━━ SOURCE EXCERPT
It would seem to me that it supposed to try and find any version of libpython that is 2.3 or greater but for some reason is not doing so.  I even tried using libmap.conf  to direct it to use libpython2.7 but that did not work either.

Any suggestions?


----------



## cpm@ (Jan 1, 2013)

Check that is no reference of PTH in pyconfig.h
`# grep WITH_PTH /usr/local/include/python2.7/pyconfig.h`

If you have compiled with PTH enabled, then try disabling it:
`# cd /usr/ports/lang/python27 && make config && portmaster -r lang/python27`

After, install emulators/virtualbox-ose.


----------



## roddierod (Jan 2, 2013)

grep for PTH returns nothing.  Thanks though.


----------



## cpm@ (Jan 2, 2013)

Check out http://forums.freebsd.org/showthread.php?t=6673.


----------



## roddierod (Jan 2, 2013)

Thanks!

It seem as if the config option in the python port for PTH does nothing as I built it with that on.  In the end the work around to create the links works out.


----------



## wblock@ (Jan 2, 2013)

roddierod said:
			
		

> Thanks!
> 
> It seem as if the config option in the python port for PTH does nothing as I built it with that on.  In the end the work around to create the links works out.



Having PTH enabled is the problem, I think.  If you find yourself copying or linking files to make a port works, it means something is wrong with your system or the port.  Please open a PR for this.


----------



## roddierod (Jan 2, 2013)

I had assumed from the other thread that one was filed, but I can not seem to find it search the PRs so I will file one.


----------
━━━━
▸ **WHAT NEEDS TO BE DONE**
Translate this sentence from the forum thread on the Python library problem into Spanish: "Having PTH enabled is the problem, I think." The listing after this text isn't needed.
━━ DATA EXTRACT
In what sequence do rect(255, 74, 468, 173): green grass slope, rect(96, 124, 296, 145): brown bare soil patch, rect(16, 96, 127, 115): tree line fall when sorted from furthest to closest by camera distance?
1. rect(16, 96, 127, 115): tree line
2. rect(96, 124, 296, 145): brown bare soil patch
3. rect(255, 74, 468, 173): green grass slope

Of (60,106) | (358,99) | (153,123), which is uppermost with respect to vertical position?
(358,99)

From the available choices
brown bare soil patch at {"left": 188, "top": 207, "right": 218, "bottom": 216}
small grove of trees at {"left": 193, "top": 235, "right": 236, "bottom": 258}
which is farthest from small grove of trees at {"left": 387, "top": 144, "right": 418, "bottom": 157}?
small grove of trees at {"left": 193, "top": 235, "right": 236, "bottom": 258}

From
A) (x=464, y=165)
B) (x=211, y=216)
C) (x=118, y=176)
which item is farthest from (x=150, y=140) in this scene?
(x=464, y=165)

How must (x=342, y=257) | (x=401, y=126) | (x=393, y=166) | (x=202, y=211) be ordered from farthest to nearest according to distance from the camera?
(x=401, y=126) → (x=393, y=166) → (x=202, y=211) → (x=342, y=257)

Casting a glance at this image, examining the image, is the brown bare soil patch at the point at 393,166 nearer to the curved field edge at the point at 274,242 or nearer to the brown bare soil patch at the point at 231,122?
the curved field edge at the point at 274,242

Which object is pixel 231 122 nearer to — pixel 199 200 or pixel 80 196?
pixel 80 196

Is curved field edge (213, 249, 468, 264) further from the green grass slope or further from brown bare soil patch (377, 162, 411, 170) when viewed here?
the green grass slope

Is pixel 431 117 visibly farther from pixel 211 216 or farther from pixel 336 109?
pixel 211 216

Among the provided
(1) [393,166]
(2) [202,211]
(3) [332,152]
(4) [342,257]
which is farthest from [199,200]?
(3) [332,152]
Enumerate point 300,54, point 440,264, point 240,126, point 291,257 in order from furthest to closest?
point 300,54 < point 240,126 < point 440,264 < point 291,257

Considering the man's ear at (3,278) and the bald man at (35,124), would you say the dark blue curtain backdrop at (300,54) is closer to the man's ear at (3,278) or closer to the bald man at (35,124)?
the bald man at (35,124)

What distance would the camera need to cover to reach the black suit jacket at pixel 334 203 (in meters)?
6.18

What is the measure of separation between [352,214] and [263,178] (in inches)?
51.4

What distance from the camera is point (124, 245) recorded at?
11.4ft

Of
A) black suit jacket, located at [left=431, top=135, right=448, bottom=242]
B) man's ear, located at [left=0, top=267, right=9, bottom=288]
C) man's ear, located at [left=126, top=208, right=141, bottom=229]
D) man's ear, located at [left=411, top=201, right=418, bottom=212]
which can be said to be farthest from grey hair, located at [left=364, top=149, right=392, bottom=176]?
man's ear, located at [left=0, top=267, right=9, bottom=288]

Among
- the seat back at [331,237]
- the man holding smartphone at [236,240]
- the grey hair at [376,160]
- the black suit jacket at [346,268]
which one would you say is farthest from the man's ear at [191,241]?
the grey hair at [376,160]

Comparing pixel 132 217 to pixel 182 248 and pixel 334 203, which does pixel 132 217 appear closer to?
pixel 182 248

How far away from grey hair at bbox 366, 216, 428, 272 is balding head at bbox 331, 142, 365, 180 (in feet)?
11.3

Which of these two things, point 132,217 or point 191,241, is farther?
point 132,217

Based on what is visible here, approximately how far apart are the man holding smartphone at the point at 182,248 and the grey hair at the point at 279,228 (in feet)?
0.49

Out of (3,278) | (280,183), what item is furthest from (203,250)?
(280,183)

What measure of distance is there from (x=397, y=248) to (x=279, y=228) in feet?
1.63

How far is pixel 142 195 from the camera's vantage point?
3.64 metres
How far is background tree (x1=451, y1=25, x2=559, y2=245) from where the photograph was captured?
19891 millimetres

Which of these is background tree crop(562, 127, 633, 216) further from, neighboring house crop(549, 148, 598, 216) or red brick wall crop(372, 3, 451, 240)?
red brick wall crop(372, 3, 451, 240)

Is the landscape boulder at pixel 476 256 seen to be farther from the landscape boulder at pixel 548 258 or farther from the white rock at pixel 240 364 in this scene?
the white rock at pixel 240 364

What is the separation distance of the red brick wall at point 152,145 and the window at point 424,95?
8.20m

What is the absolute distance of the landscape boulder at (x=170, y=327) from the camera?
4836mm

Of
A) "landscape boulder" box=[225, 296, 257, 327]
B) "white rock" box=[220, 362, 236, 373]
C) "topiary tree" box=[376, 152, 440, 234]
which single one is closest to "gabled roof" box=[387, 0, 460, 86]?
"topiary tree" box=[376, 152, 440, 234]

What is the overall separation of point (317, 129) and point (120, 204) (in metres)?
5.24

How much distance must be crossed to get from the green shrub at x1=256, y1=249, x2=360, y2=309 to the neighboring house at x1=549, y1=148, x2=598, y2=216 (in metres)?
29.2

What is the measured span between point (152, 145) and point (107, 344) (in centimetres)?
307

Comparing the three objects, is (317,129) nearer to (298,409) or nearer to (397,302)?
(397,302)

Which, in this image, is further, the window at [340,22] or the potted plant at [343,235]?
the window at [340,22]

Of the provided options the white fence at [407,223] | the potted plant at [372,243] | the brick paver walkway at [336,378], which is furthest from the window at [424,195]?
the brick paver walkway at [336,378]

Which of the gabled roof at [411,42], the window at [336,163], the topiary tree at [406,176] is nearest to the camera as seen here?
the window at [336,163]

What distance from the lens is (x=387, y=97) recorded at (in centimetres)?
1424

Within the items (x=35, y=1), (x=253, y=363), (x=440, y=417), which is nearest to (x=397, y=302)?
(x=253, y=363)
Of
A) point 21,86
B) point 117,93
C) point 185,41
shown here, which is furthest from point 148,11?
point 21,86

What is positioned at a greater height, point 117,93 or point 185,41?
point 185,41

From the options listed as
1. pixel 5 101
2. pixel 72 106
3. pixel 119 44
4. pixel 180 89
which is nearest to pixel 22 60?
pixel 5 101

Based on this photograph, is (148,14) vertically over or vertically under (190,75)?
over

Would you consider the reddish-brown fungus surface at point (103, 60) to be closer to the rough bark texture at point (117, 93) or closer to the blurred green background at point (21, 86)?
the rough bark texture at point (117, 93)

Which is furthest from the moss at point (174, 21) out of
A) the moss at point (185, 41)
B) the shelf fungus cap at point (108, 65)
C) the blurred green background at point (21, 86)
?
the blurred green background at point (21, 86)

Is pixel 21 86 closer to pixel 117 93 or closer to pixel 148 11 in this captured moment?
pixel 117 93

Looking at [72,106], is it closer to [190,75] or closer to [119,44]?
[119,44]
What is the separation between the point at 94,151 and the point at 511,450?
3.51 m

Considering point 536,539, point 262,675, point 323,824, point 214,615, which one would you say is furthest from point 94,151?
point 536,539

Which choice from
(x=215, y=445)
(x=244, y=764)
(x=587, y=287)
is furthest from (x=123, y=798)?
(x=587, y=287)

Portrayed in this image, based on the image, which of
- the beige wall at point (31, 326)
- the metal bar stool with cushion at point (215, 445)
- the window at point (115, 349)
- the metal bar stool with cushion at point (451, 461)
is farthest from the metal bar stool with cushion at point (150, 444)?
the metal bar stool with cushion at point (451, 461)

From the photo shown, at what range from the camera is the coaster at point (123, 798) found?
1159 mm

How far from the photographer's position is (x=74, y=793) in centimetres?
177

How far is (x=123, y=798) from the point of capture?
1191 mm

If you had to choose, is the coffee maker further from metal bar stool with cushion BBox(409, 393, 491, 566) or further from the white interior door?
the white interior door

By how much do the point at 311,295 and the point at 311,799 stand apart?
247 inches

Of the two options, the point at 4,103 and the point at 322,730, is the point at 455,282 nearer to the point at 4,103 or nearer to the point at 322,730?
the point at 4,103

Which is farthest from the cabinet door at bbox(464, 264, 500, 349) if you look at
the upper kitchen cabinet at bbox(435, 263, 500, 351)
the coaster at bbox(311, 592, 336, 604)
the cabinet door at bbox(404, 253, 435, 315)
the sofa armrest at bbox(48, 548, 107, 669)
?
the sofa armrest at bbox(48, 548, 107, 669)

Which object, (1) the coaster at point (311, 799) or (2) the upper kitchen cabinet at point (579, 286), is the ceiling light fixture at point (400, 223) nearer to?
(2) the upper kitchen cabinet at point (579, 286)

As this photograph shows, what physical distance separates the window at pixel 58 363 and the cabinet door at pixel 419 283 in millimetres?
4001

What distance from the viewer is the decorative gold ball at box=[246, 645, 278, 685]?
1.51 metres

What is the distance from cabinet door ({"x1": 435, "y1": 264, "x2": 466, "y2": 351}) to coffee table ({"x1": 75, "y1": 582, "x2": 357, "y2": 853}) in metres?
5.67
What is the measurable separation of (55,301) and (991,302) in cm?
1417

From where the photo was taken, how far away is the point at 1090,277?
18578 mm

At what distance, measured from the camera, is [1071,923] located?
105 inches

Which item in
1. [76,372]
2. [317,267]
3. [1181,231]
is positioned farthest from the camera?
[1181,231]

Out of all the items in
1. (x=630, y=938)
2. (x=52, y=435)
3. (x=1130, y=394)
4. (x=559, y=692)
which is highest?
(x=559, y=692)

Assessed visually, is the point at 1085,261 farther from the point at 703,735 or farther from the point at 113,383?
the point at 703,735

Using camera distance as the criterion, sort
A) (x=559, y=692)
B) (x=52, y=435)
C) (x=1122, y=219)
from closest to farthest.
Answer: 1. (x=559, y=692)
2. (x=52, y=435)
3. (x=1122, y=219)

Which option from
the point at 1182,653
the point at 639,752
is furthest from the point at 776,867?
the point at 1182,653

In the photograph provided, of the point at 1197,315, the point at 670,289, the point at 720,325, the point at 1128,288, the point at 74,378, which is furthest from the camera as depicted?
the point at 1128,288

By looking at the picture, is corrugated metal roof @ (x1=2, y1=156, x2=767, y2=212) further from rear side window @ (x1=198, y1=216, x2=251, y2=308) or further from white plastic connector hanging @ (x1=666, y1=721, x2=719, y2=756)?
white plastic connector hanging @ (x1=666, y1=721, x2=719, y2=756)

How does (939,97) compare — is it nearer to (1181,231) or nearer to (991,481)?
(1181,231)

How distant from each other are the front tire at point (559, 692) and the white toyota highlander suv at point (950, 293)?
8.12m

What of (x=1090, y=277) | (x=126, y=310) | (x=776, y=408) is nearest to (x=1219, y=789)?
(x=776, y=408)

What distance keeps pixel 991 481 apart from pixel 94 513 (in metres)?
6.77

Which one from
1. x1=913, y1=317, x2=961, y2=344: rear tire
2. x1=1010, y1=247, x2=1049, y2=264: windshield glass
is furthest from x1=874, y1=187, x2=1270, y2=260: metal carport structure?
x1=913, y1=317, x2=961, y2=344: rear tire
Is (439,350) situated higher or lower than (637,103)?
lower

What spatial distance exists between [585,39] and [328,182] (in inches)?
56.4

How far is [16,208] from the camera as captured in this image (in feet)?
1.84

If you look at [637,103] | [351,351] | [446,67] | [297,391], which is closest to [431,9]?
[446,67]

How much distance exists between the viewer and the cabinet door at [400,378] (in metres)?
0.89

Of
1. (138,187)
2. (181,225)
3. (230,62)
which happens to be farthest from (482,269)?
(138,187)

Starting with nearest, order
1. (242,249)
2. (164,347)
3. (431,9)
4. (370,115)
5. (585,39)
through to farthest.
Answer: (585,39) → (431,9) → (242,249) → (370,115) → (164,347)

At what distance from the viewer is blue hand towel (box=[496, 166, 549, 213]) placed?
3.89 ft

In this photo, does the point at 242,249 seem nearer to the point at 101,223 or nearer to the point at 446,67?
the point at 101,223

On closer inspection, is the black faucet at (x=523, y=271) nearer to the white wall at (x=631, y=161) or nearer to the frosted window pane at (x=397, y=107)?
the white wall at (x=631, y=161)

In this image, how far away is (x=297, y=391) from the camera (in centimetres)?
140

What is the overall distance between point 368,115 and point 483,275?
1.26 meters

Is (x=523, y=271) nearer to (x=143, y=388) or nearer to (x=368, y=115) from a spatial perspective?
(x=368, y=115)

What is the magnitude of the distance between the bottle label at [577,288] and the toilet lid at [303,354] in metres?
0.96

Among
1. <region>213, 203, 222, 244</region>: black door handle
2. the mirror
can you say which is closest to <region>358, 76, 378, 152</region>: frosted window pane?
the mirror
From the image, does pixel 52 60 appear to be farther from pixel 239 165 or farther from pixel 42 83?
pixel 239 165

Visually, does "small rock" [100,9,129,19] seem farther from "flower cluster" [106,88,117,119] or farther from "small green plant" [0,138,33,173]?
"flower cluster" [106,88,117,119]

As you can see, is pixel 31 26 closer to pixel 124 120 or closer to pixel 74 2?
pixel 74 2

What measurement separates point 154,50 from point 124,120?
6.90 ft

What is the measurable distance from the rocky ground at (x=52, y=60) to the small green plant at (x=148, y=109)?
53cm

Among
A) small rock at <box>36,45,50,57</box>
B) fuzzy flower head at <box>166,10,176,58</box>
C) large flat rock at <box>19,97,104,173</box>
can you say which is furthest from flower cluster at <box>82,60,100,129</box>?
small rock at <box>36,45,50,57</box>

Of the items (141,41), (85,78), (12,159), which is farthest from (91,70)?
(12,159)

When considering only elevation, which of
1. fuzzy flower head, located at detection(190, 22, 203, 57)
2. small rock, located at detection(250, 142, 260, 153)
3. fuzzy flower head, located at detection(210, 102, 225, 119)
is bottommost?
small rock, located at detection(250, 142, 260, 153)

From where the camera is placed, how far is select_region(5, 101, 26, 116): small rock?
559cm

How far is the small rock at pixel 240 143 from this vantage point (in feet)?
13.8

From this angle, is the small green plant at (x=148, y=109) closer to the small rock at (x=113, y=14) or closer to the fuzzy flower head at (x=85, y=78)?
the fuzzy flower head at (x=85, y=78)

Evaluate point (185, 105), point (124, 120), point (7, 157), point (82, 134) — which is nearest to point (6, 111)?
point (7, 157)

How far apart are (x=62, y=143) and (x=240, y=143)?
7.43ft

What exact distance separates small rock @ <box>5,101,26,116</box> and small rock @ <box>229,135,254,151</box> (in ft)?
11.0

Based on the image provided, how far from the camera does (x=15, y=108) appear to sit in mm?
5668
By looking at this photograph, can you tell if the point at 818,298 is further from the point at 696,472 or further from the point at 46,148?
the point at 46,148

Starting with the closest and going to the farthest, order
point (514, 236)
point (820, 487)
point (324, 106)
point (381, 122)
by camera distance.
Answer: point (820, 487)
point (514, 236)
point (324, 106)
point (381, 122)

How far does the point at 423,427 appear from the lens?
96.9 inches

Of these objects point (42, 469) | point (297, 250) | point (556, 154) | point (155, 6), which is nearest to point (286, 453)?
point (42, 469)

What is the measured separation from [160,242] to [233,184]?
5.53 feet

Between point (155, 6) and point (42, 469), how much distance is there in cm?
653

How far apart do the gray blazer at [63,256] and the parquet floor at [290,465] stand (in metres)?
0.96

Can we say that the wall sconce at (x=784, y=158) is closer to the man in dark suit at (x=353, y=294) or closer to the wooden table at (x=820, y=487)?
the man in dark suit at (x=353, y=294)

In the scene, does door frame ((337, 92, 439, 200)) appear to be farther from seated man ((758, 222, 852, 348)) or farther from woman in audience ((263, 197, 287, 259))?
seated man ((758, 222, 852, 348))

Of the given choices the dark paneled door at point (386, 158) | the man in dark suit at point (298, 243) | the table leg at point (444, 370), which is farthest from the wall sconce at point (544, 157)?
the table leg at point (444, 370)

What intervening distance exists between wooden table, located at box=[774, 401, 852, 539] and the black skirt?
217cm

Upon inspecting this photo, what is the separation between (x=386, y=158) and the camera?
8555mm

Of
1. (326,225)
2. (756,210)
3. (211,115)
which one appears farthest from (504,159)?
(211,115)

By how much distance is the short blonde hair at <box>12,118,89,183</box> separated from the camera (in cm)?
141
━━━━
▸ **WRITTEN RESPONSE**
Tener PTH habilitado es el problema, creo.